Short problem 1: Summarize the text on the parking-charge defense in two sentences.
Short problem 2: Return the part of the text on the parking-charge defense that opens with the words containing "2) The signs" and closes with "government guidance (insert references)".

I think they show the poor lighting conditions the signs are under.
they show the small of sign and of lettering.

 

The one on the wall you can clearly see the size of the lettering on the Fly tipping and Refuse store sign but the only thing readable at 2meters distance away  (Which is less than the distance of the bay to the sign is the P for parking. The amount and any contractual details are not visible.

 

I'm not sure img1 is good to use though. I was hoping it would show that from a car the sign is not readable at a reasonable distance given that a car would be moving when trying to read the signs.

 

These are the current points I have for my defence witness statements.

 

Claimant is Suing the wrong person who hasn’t followed POFA provisions to transfer liability to the keeper.

 

Claimant has stated in appeal rejection letter and witness statement that the “defendant would have had the opportunity to read and understand them when entering the car park”

 

Defendant did not have opportunity to read signs as:-

1) the defendant was not the driver of the vehicle.

2) The signs are not sufficiently clear and readable see photo evidence

3) Signs do not confirm to code of practice and previous case rulings, government guidance (insert references)

 

Therefore there was no contract between the defendant and the claimant.

 

Claimant stated that “Motorist. Always has the option to leave”

Material supplied:

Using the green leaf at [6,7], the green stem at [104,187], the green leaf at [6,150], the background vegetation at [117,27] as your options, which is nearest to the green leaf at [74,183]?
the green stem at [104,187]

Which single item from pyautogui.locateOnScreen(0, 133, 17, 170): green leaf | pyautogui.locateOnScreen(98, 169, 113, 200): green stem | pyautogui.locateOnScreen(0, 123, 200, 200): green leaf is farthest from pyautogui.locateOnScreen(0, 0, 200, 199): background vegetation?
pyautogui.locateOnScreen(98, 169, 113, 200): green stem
* * *
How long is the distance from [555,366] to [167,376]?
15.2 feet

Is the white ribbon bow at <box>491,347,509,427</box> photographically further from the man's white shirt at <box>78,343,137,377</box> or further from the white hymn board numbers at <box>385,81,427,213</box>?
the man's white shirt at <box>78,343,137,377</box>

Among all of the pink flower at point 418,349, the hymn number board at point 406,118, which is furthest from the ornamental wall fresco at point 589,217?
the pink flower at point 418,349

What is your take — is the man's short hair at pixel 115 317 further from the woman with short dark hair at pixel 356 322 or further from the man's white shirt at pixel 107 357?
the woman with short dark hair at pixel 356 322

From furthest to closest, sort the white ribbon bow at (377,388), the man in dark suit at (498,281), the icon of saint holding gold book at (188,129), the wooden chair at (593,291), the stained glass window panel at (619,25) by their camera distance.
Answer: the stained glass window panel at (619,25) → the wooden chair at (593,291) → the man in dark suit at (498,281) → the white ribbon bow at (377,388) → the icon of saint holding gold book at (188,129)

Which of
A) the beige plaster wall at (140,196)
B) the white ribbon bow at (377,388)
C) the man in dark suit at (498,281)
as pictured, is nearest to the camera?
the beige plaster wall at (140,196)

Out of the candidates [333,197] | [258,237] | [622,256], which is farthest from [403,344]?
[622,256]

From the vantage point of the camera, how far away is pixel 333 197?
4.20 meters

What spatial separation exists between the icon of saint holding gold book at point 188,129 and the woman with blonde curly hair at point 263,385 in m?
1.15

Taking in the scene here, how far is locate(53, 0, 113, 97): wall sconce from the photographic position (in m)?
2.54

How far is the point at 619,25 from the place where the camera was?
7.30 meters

Complete response 1: The writer believes the photos show the signs' poor lighting and their small size and lettering, with only the P for parking readable from 2 meters away. The writer's planned defense points are that the claimant is suing the wrong person without following POFA provisions, and that the defendant, who was not the driver and faced unclear signs, had no opportunity to read them, so no contract existed.

Complete response 2:
2) The signs are not sufficiently clear and readable see photo evidence

3) Signs do not confirm to code of practice and previous case rulings, government guidance (insert references)